Tamara Bach

Jetzt ist hier

Roman (Ab 12 Jahre)
Cover: Jetzt ist hier
Friedrich Oetinger Verlag, Hamburg 2007
ISBN 9783789131691
Gebunden, 350 Seiten, 12,90 EUR

Klappentext

Zanker, Bowie, Mono und Fienchen sind Freunde. Sie ziehen abends gemeinsam um die Häuser, verkürzen sich die Pausen in der Schule und feiern natürlich auch gemeinsam Silvester. Fienchen ist in Zanker verliebt, doch der nimmt sie trotz einer durchknutschten Nacht kaum wahr als Mädchen. Mono und Bowie wissen von Fienchens Liebe, aber haben sie eine Ahnung davon, wie sehr es ihr weh tut, wenn Zanker wieder mit einer Neuen im Arm ankommt? Denn wirklich kennen tun die vier sich nicht. Und so wissen sie oft auch nichts von ihren geheimen Wünschen und davon, dass sie alle irgendwie auf der Suche sind. Nach dem Anderen, dem Besonderen, der Liebe und dem Glück. Was wird das neue Jahr ihnen bringen? Eine Geschichte von Anfang und Aufbruch, vom Suchen und Finden, von der Liebe und dem Glück, die an neun Tagen zu Beginn des neuen Jahres spielt. Von der vielfach ausgezeichneten Autorin Tamara Bach innovativ, authentisch und beeindruckend erzählt.

Rezensionsnotiz zu Die Zeit, 17.01.2008

Bestnoten vergibt Rezensent Konrad Heidkamp an dieses Kinderbuch, das die Zeit und Radio Bremen mit dem Luchs des Jahres ausgezeichnet haben. Erzählt werden, und zwar mit einer den Rezensenten beeindruckenden Leichtigkeit und einem Gespür für Rhythmus und Komposition, neun Tage im Leben einiger Jugendlicher zwischen Sylvester und Schulbeginn. Hier kann die 1976 geborene Autorin mit ihrer Parallelmontage von Figuren und ihren Erlebnisse, Gefühlen und Gedanken punkten, der Art, wie sie zwischen Ängsten, Familiegeschichten und Hoffnungen hin und her springt, ohne je den Faden zu verlieren. Auch registriert der Rezensent beglückt, dass Tamara Bach weder in die "Sprachfalle des Jugendslang" fällt, noch den moralischen Zeigefinger erhebe. Auch für die Protoagonisten findet Heidkamp nur warme Worte.

Rezensionsnotiz zu Frankfurter Allgemeine Zeitung, 30.11.2007

Vor Bewunderung praktisch auf die Knie geht Sebastian Günther vor Tamara Bach und ihrer Geschichte von vier Teenagern: der Roman sei "ein ganz großer Wurf". Am besten gefällt dem Rezensenten, dass Bach ihre Figuren literarisch ernst nimmt und sie nicht als eindimensionale Repräsentanten bestimmter Befindlichkeiten konzipiert, die für den pädagogischen Endzweck verheizt werden. Die Figuren profitieren des Weiteren vom gelungenen Erzählstil, der laut Günther gleich "doppelt atemberaubend" ist. Einerseits, weil Bach die Teenagerwelt parataktisch und in rap-ähnlichem Duktus darstellt, andererseits, weil die Szenen als Momentaufnahmen kunstvoll ineinander verschoben sind. Und da die Autorin nicht zuletzt auch noch etwas vom Weglassen versteht, kann Günter nicht anders, als von der ersten bis zur letzten Zeile Lob zu verteilen.

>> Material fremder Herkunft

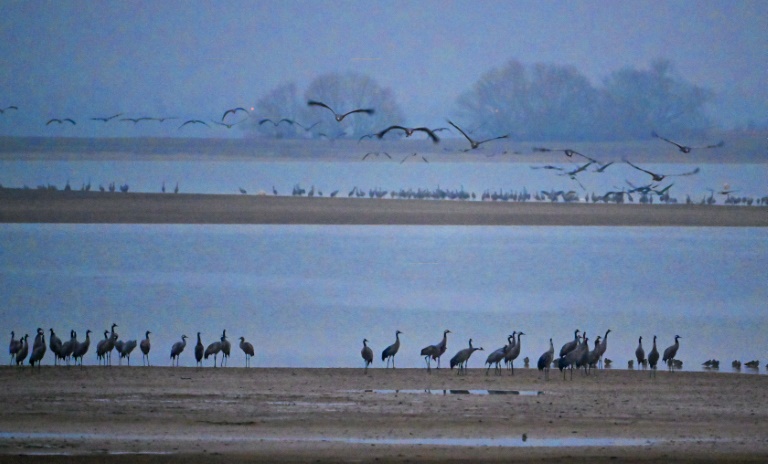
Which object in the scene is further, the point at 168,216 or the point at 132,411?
the point at 168,216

Rezensionsnotiz zu Die Zeit, 31.10.2007

Ralf Schweikart stellt fest, dass Tamara Bach mit ihrem jüngsten Jugendroman von ihrem bewährten Kurzformat von etwas über 150 Seiten abgewichen ist, und auch wenn ihn das Buch dramaturgisch nicht in allen Einzelheiten überzeugt, so ist er insgesamt dennoch sehr eingenommen. Die Autorin erzählt von vier Jugendlichen, die alle mit ihren ganz unterschiedlichen Lebensproblemen zu kämpfen haben und deren Wege sich im neun Tage währenden Romangeschehen kurz nach Silvester immer wieder kreuzen und verknüpfen, fasst der Rezensent zusammen. Wie schon in ihren früheren Jugendromanen gelinge es der Autorin, sprachlich äußerst treffend die Innenwelt ihrer Protagonisten zu erfassen und sie in grandiosen Dialogen zu charakterisieren, lobt Schweikart. Für ihn hat Bach mit "Jetzt und hier" bewiesen, dass sie auch mit längeren Werken beeindrucken kann.